Чувствует Степан: доволен сынок, что отец к нему припожаловал, и невестка с внучатами тоже. Может, и рады поселить его навсегда в этом чистеньком, отполированном улье. Да только не по себе тут ему, закоренелому деревенщику, вдали от своего, давно и прочно обжитого. Не по себе, как рыбе, выкинутой из глубины на берег: вот тебе и травка мягкая зеленая, и солнышко светит, и пташки поют, а рыбе томко, рыба задыхается…

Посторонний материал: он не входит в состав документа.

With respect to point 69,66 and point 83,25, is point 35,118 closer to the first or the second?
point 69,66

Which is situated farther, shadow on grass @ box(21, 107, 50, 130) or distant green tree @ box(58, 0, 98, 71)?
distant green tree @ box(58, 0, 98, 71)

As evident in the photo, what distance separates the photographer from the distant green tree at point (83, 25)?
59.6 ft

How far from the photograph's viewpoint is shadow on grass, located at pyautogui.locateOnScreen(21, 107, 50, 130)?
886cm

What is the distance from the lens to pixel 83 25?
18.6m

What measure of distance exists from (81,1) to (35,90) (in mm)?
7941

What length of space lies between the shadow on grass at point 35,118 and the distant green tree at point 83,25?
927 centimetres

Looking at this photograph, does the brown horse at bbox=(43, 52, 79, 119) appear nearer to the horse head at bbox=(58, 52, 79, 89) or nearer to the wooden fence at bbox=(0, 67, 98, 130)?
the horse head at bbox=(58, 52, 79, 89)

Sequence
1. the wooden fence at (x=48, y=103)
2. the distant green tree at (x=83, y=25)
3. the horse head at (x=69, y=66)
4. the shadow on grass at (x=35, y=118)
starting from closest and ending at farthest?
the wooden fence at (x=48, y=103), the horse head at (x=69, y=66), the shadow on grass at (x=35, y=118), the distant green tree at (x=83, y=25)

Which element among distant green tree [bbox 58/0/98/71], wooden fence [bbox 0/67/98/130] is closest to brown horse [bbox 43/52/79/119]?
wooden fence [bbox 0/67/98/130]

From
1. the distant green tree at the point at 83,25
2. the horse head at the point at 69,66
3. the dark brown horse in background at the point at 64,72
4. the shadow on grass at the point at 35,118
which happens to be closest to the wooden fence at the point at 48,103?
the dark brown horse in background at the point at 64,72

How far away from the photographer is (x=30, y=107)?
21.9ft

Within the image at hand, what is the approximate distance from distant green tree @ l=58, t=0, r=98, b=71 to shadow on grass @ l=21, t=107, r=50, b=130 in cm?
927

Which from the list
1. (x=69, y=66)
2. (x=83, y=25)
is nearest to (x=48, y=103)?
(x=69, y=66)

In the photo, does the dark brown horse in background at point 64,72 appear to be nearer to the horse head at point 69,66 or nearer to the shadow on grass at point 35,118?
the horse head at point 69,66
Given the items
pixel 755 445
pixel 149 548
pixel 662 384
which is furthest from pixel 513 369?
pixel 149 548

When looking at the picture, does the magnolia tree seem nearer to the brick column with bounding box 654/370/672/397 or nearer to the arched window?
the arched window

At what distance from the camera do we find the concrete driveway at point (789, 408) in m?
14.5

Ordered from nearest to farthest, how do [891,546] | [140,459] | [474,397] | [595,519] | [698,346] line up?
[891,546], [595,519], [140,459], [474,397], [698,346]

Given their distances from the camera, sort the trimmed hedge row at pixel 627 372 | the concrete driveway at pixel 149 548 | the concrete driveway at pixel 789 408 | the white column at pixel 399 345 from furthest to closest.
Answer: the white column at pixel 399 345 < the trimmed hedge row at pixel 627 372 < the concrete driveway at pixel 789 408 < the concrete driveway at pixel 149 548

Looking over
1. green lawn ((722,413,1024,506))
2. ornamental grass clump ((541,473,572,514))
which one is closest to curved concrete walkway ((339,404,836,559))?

Он подходит к балконной двери, громко щелкает металлической задвижкой, и вслед за этим в комнату врываются гудение машин, громкие крики ребятни, воробьиное чиликанье. Так и охватывает Степана этой яркостью, теплом и духом весны, — хоть сейчас бы полететь в невидные отсюда родные края. К балкону, к такой высоте Степан не привык. Одной ногою он ступает на бетонную площадку, другая остается на порожке, — все ему думается, не выдержит тяжести эта каменная плита, вот-вот сорвется. От этой мысли холодеет у него кровь, мурашки осыпают спину, он крепче хватается за ручку двери и отступает к порожку: лучше из комнаты, из окна смотреть.

У соседнего дома, за оградкой из низенького штакетника суетится высокий пожилой мужчина, ковыряет лопатой землю. Не утерпел Степан, наблюдая за его занятием, увидел в нем себе подобного. «Пойду-ка поболтаю с мужиком».

С виду мужчина постарше Степана. Из-под очков посмотрел добродушно, с той снисходительной усмешкой, как смотрят люди умные, интеллигентные.

— Садочком занимаетесь? — поинтересовался Степан, оглядывая ровные рядки молодых деревцев, затоптанные с осени грядки с былинками прошлогодних цветов да мелких кустарников.

— Занима-аюсь, — степенно отозвался «садовод».

— Да-а, хорошее дело. А перед нашим-то домом все деревья пообломали.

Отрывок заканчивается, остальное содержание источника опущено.